Thank you for all your help!


----------



## kcomstoc (Mar 9, 2013)

Hi, I too am looking for a rough collie and I've narrowed it down to 2 breeders *both are in PA because I live in NY*, the first one http://www.heatherfieldcollies.com/ is the one I'm going to visit on April 12th so I'm very excited for that. This is the other one, I sent out a puppy application about 4-5 days ago and I haven't heard anything back yet, http://www.kelstrincollies.com/. Hope this helps.


----------



## samshine (Mar 11, 2011)

It can be very hard to find a good breeder. The problem is that most of them rely on word of mouth and networking to place their puppies and don't have to advertise or promote their websites. Lots of them aren't even very good at keeping their websites up to date. The good news is that once you tap into the network, if a breeder does not have upcoming puppies they will usually pass you along to someone else. 
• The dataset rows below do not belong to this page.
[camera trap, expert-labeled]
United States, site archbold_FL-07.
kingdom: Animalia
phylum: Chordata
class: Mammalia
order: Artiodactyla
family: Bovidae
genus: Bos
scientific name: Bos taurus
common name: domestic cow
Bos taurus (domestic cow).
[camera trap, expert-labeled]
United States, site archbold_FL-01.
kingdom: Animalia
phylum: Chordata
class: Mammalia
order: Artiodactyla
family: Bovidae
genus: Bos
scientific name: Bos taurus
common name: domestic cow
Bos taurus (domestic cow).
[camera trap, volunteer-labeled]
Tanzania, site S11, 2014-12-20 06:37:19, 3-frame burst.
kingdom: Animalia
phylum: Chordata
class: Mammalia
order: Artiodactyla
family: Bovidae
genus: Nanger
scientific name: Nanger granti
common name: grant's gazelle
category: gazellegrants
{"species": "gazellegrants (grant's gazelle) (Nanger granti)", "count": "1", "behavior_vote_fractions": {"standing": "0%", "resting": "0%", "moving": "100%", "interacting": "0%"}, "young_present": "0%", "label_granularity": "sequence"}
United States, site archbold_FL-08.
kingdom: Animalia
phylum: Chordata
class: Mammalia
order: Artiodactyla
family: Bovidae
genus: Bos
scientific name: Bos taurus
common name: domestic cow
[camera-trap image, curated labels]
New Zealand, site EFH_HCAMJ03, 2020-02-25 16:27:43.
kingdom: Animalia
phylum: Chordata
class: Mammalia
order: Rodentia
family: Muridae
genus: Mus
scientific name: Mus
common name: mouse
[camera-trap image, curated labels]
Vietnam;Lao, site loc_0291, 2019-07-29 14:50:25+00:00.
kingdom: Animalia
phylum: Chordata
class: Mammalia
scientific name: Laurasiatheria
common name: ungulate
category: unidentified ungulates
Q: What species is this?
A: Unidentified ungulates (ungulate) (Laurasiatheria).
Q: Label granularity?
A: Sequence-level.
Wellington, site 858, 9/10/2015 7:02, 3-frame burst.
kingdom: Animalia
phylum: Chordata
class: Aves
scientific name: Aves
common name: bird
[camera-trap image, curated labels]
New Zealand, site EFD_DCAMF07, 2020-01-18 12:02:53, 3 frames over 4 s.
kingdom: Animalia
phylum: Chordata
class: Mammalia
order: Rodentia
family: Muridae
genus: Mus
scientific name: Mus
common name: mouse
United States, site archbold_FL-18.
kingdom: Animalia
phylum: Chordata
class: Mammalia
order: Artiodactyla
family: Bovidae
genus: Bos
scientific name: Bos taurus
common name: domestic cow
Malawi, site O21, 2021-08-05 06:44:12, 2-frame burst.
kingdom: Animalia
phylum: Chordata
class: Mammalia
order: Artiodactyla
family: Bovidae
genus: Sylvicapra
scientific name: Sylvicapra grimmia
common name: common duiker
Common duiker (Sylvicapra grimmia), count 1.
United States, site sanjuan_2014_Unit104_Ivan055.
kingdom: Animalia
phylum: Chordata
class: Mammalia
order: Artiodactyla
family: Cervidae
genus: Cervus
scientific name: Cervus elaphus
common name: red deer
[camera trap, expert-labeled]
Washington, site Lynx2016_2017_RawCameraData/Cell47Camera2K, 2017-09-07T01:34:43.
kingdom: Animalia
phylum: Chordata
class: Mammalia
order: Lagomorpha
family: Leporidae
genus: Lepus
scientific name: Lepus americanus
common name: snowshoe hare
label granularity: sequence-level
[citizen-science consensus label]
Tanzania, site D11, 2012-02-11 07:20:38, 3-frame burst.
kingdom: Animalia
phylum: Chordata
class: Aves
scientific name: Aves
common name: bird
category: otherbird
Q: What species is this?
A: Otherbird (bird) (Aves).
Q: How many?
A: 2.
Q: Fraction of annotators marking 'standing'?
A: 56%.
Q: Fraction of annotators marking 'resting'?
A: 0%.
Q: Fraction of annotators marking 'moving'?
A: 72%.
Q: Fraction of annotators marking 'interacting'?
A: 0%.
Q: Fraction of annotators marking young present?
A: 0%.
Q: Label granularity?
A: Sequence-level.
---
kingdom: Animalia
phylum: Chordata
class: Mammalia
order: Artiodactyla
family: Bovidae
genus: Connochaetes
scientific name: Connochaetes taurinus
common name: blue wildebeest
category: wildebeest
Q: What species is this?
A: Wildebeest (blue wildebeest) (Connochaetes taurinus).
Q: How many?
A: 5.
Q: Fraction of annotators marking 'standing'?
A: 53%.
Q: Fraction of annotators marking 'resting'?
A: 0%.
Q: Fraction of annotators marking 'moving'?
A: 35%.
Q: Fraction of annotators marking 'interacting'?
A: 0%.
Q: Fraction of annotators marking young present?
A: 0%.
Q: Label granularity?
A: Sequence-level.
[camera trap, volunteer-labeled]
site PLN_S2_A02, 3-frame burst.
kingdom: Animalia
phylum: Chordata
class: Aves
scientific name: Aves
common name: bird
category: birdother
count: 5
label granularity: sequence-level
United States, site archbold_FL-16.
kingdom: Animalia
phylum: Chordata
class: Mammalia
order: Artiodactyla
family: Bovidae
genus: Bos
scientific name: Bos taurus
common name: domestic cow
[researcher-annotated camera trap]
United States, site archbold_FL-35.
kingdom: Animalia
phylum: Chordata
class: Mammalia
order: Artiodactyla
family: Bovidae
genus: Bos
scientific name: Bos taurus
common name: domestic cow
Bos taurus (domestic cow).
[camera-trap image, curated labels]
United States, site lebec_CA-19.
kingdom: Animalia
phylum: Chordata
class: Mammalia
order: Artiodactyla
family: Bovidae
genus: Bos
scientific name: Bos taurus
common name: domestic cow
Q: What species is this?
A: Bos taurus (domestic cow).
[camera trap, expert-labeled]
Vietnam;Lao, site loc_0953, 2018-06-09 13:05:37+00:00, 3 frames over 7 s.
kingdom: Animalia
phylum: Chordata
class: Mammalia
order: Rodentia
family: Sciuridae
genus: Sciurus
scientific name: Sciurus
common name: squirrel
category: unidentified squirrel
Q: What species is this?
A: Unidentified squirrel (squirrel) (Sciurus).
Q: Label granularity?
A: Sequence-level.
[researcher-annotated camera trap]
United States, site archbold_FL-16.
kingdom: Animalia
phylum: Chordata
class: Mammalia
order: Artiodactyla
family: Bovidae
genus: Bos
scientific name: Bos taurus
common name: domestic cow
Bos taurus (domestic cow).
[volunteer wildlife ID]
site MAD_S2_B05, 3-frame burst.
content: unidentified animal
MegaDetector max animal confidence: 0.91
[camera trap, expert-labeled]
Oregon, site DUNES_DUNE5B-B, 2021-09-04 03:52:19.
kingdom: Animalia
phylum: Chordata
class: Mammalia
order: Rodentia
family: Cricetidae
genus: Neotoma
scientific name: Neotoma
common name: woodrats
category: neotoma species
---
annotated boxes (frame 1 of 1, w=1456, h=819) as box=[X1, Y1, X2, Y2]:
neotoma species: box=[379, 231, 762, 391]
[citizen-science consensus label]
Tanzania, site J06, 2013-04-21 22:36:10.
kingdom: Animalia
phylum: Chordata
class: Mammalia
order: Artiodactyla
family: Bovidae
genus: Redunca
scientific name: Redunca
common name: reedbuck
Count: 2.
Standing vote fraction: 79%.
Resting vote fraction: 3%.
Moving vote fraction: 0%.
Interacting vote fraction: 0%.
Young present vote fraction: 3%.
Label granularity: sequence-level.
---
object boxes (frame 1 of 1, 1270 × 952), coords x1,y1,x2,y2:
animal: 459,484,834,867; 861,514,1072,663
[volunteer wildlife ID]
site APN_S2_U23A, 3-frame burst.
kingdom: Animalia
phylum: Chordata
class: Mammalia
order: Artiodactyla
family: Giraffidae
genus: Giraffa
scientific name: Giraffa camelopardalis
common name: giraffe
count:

I generally advise people to start with the national parent club website. Generally they have some kind of breeder referral list and a listing of local collie clubs. I checked and the Collie Club of America doesn't have as much info as most club sites. They do have a listing for district directors (each state with more than 10 members elects a director.) I would contact the directors(s) in your area and see if they can help you. http://www.collieclubofamerica.org/cca_district_directors.html

I did find a link to their health foundation. Before you talk to breeders you should read up on the info here http://www.colliehealth.org/articles.asp

You could also go to a local dog show and talk with breeders there. Here's where you can find out about local shows. http://www.infodog.com/showinfo/state.htm If you go please remember that breeders are sometimes very stressed at a show and may not have time to talk at that particular moment. Usually breeders are friendly and approachable, but if not chalk it up to stress. Also some of the people with collies may not be the owners, they could be professional handlers.

Good luck!


----------



## abbaleno (Mar 23, 2013)

Thank you so much! I will check out the links.


----------



## elrohwen (Nov 10, 2011)

Have you looked at the breed club's website? They should either have a list posted or have someone you can contact for referrals.


----------



## cookieface (Jul 6, 2011)

In addition to what Samshine said, be aware that _everyone_ has had something bad said about them. Certainly if there are numerous complaints, there is possibly an issue; but one or two, I'd continue to research those breeders. My dog is from someone I consider reputable, but I'm sure if I looked enough, I could find something negative about her. (Actually, I have read negative things, but more related to her rescue work than breeding.)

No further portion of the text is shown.